▸ **Exercise goal**: Copy out part of the listing below word for word, starting with the line that contains "How far apart" and ending with the line that contains "2.25 meters".
════════
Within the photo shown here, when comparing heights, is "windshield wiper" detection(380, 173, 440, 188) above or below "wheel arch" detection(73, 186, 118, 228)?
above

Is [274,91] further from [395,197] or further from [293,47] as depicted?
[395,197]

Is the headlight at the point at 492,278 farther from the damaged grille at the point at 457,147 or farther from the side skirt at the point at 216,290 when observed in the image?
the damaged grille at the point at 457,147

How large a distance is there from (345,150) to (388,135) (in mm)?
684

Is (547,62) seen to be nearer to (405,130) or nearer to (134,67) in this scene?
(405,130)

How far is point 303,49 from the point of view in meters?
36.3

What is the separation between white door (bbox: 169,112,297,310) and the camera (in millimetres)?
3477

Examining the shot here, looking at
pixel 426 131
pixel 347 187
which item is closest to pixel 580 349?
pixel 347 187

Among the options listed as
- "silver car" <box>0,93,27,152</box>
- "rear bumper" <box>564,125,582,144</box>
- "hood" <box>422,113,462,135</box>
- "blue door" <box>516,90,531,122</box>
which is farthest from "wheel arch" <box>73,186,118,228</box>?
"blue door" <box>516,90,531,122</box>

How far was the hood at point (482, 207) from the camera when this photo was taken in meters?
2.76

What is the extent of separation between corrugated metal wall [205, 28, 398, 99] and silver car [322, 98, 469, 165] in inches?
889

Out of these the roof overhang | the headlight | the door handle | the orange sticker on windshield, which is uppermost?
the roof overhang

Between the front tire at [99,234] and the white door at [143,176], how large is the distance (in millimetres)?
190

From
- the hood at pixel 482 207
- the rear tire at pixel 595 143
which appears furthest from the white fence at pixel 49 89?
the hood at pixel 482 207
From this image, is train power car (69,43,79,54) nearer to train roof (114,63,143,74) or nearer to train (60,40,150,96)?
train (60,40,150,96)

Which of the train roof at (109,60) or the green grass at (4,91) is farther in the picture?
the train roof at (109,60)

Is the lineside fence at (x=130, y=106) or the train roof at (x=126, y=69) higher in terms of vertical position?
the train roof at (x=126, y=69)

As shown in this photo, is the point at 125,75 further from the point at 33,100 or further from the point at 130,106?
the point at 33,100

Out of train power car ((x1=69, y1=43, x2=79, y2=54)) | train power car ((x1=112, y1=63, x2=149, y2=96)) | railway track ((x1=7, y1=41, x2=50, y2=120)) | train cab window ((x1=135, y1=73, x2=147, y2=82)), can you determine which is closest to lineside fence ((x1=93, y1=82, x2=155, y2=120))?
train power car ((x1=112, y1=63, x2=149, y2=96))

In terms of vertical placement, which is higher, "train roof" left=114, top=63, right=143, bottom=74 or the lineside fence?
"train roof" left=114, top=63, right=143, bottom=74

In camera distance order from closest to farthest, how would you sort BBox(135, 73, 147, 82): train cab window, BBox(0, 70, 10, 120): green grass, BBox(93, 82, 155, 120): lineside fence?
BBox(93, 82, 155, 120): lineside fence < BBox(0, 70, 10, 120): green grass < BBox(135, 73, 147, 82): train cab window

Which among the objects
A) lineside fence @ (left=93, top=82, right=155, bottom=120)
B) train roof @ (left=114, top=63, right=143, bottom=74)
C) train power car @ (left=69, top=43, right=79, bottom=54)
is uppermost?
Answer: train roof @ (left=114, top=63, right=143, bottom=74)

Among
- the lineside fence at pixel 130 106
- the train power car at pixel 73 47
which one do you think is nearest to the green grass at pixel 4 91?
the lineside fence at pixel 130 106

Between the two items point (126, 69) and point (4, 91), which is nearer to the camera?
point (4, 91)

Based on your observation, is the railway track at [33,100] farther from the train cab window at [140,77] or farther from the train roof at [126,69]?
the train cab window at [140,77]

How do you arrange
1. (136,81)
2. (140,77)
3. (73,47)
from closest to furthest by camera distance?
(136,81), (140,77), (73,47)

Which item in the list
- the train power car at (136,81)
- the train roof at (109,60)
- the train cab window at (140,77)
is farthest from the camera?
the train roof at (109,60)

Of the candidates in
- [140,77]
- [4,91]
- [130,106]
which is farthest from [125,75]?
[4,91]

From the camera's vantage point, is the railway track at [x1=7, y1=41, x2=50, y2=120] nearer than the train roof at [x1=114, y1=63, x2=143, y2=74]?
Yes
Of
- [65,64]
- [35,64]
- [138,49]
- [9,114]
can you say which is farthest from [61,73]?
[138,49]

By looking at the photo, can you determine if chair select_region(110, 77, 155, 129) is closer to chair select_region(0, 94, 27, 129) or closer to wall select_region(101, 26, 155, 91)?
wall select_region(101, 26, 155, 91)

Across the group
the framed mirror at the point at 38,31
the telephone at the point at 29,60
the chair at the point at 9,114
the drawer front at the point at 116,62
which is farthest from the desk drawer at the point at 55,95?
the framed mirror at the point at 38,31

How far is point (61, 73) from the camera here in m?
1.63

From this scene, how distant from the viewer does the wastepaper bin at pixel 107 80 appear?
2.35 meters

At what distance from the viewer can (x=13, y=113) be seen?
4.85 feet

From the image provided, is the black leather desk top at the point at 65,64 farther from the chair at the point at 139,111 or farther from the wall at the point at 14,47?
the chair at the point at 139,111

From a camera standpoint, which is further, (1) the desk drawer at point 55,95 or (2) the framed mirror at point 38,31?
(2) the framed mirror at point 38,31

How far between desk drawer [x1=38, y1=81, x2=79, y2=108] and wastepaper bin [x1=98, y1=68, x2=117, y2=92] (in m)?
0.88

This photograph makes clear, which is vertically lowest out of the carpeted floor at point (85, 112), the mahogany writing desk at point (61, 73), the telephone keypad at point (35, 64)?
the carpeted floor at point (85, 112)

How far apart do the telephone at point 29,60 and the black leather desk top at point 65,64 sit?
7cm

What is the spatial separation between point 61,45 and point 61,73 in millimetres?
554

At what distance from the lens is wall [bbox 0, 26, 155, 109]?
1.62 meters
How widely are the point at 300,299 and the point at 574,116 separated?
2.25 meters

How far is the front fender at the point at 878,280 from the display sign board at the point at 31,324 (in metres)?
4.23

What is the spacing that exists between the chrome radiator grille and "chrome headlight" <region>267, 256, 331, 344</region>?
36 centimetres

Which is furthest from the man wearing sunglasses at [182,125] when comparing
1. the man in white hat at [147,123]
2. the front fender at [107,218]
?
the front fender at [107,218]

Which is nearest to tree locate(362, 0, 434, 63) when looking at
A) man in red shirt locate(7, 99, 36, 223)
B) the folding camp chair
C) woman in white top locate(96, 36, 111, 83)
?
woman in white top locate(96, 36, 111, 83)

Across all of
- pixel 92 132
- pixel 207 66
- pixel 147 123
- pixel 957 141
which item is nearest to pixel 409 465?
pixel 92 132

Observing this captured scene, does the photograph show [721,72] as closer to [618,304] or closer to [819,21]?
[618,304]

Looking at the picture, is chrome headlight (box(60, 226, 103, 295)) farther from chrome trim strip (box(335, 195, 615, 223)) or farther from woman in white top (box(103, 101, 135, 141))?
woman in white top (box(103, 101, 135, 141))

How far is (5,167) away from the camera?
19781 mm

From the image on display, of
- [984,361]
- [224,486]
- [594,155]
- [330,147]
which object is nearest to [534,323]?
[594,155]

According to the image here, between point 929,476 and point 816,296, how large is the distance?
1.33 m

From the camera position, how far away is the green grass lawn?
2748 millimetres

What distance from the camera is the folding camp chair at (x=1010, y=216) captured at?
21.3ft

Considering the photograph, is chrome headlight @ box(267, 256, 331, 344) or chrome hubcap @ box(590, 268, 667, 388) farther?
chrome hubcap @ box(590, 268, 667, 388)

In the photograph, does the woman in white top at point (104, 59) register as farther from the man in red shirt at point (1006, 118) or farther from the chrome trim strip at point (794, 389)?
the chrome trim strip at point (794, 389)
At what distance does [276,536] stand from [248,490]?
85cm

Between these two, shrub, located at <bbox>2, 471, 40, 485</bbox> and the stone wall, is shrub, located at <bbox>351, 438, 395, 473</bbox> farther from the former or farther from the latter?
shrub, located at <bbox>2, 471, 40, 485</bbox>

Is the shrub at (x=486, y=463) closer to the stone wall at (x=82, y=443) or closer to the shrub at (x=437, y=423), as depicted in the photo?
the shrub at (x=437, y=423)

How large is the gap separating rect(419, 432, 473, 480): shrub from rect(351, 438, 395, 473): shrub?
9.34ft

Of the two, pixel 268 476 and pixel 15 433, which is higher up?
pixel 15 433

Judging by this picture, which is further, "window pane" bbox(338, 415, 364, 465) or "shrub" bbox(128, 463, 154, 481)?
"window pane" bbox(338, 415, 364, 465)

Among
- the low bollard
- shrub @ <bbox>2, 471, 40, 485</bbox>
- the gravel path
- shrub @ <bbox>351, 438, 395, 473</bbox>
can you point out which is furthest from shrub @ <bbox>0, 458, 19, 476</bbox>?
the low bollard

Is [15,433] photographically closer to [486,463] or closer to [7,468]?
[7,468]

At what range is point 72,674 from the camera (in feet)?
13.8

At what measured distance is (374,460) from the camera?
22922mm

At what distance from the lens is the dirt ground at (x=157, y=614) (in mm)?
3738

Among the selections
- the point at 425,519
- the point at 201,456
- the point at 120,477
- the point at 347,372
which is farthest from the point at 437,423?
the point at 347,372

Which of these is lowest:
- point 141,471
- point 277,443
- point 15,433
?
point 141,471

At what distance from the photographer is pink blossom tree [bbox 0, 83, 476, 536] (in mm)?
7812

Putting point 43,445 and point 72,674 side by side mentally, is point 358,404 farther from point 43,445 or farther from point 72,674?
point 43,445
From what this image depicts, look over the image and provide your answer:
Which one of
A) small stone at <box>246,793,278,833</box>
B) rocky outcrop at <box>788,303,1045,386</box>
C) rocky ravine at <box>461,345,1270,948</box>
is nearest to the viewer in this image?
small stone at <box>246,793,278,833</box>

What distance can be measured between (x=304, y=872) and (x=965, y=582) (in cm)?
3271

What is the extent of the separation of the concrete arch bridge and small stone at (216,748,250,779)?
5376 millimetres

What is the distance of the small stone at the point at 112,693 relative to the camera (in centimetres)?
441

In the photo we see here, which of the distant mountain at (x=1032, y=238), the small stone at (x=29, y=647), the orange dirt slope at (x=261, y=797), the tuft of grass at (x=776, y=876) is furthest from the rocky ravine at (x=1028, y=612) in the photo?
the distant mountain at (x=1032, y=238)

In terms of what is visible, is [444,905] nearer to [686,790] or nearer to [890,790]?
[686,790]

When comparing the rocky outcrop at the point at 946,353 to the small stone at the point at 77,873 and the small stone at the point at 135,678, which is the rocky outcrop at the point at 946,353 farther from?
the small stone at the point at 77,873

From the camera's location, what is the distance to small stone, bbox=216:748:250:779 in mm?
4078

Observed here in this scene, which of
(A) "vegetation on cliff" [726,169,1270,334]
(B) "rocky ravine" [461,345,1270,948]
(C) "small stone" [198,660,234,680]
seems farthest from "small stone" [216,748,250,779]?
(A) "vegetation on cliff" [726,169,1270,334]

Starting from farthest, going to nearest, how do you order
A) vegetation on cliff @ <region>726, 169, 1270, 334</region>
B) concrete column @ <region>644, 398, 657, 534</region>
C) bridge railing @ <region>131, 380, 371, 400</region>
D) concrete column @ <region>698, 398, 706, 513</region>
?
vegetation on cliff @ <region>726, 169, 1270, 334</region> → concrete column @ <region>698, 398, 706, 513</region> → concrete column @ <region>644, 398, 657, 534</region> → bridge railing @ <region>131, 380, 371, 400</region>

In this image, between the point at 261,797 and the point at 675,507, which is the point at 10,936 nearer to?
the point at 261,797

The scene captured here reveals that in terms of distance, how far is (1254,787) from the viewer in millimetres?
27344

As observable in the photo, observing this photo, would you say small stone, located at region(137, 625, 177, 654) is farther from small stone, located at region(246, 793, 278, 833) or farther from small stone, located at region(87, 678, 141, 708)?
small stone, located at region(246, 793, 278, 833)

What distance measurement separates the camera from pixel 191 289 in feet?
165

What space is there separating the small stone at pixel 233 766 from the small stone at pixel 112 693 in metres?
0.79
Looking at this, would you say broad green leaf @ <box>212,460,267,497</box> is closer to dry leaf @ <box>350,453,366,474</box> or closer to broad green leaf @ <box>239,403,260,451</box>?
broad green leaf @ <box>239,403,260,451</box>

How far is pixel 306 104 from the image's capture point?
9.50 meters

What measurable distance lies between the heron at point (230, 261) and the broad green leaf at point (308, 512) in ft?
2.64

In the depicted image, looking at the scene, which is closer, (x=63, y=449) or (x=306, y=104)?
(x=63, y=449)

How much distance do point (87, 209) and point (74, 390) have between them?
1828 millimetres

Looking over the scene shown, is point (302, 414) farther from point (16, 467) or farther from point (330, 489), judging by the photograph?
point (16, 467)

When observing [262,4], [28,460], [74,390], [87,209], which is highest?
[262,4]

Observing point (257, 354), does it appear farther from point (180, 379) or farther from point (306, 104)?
════════
▸ **Exercise answer**:
How far apart do the telephone at point 29,60 and the black leather desk top at point 65,64 sit?
7cm

What is the spatial separation between point 61,45 and point 61,73 in millimetres?
554

At what distance from the lens is wall [bbox 0, 26, 155, 109]?
1.62 meters
How widely are the point at 300,299 and the point at 574,116 separated?
2.25 meters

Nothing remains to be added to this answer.